Nous voici projetés dans une petite localité austère des montagnes tchécoslovaques dans les années soixante. La grande et unique distraction est le bal annuel, tant attendu par les habitants et organisé par les pompiers volontaires de la ville. Ceux-ci l'organisent d'autant plus fiévreusement qu'ils devront célébrer en cette occasion le départ à la retraite de leur ancien commandant en lui remettant en cadeau une hache d'or pour son dévouement. Outre la danse, le buffet et la tombola censée rapporter de l'argent à la cagnotte de la caserne, il y a l'élection de la "Reine de Beauté", clou des festivités. C'est alors que cette belle organisation va complètement se désintégrer. Les imprévus vont s'accumuler tout au long de cette soirée et comme par un malin plaisir, un incendie va se déclarer en ville en plein milieu de la fête...
Il est vrai que rien n'était fait pour que ce bal mémorable puisse se passer de la meilleure des manières. Les pompiers se brouillent sans cesse entre eux au sujet de l'organisation,. les lots de la tombola, joliment disposés sur une grande table, disparaissent par enchantement et la suspicion pèse sur tous les participants. Comble de malheur l'élection de la Miss sera une source de conflit entre le jury, les participantes et certains parents ne souhaitant pas "exposer" leur fille au regard de la population et le concours va alors tourner à la catastrophe que tenteront de rattraper maladroitement les organisateurs. Quant au pauvre commandant en retraite, même lui, ne sera pas épargné par la poisse car la hache d'or sera elle aussi volatilisée. Pour clore le tout, le feu se déclare en pleine nuit dans une masure habitée par un vieux couple misérable et nos pompiers fêtards n'en éteindront que les cendres sous le regard curieux des habitants qui continueront néanmoins la fête sans se préoccuper de la détresse des victimes de l'incendie. Et lorsque, dans un élan de générosité, une quête s'organise le résultat reste aussi minable que les gens qui composent l'assistance.

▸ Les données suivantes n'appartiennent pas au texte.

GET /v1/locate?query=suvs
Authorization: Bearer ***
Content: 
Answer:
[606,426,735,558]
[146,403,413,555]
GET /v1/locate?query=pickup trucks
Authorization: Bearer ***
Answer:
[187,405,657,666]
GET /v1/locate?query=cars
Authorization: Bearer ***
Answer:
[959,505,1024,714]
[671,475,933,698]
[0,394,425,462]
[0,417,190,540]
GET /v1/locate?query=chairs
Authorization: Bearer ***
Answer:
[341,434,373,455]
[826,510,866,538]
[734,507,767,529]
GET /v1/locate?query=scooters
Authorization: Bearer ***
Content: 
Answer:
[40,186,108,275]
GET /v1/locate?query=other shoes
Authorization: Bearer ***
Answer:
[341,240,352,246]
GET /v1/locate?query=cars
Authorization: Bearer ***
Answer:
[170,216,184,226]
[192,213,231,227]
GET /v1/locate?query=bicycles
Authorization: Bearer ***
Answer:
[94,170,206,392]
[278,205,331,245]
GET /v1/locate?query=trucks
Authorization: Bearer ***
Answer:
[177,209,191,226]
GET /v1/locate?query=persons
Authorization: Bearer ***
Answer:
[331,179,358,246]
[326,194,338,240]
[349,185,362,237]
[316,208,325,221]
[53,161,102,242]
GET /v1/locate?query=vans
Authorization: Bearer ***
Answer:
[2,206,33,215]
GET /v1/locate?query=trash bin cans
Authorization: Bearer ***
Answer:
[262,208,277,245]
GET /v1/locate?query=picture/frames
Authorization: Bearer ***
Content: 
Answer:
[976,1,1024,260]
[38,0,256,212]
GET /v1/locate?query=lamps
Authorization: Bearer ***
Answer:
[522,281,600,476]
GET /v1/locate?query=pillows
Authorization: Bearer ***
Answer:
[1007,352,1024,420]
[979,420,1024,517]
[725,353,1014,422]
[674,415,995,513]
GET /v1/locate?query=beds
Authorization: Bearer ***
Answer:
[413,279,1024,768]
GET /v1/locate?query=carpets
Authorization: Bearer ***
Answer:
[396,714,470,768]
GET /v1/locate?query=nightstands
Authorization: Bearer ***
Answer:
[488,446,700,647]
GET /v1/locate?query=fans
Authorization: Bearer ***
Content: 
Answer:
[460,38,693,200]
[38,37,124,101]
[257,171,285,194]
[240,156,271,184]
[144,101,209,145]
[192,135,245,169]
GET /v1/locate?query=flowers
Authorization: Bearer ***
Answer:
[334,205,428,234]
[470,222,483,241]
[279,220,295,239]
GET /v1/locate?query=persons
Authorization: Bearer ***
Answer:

Ce troisième long métrage de Milos Forman qui fut son ultime réalisation tchécoslovaque juste avant son exode et l'arrivée peu après des chars russes est intéressant à plus d'un titre. Il démontre la soumission au pouvoir en place d'un petit peuple . Ils en deviennent idiots, méprisants et individualistes. C'est donc tout le contraire de ce que ces régimes tentaient de nous vanter que nous démontre le réalisateur.
Il est bien certain que ce film ne fut pas accueilli de la meilleure façon qui soit par les autorités du pays puisque l'œuvre sera interdite à vie en Tchécoslovaquie par le régime en place, aidé en cela par le producteur, Carlo Ponti, sous le motif de dévaloriser la classe ouvrière. De plus, se sentant blessés par ce film, 45000 pompiers dont 5500 officiers démissionneront.
Si nous pouvons voir ce petit chef-d'œuvre corrosif, nous le devons à Claude Berri et à François Truffaut qui achetèrent les droits. Pour toutes ces raisons ce film, paru en DVD, doit être vu car il est vraiment une curiosité et une caricature fort bien sentie de l'état d'esprit régnant à cette époque dans ce pays.
La distribution est remarquable. Bien sûr le nom des acteurs ne vous dira peut-être pas grand chose, mais je ne peux résister au plaisir de citer Jan Vostrcil en chef du comité d'organisation du bal, Jan Stöckl, le pompier en retraite, restant digne malgré les catastrophes permanentes et Frantisek Svet, le vieil homme, victime fataliste de l'incendie, se résignant à se recoucher avec son épouse sous la neige à côté des ruines de sa maison sous le regard de ses concitoyens abrutis et plus préoccupés par la fête que par le drame auquel ils assistent. Comme quoi les petites gens n'ont pas forcément l'apanage de la générosité...
Après " L' as de pique" et "Les amours d'une blonde ", déjà commentés sur ce blog, la carrière de réalisateur dans son pays natal s'arrête pour Milos Forman juste avant l'arrivée de l'ombre russe en Tchécoslovaquie. Heureusement, grâce à son talent inouï, il va rebondir au travers d'oeuvres célèbres et sophistiquées. Malgré tout je regretterai toujours la dérision, le naturel, l'esprit critique voire l'impertinence du Milos Forman militant de cette époque par l'intermédiaire d'oeuvres réalisées avec de petits budgets.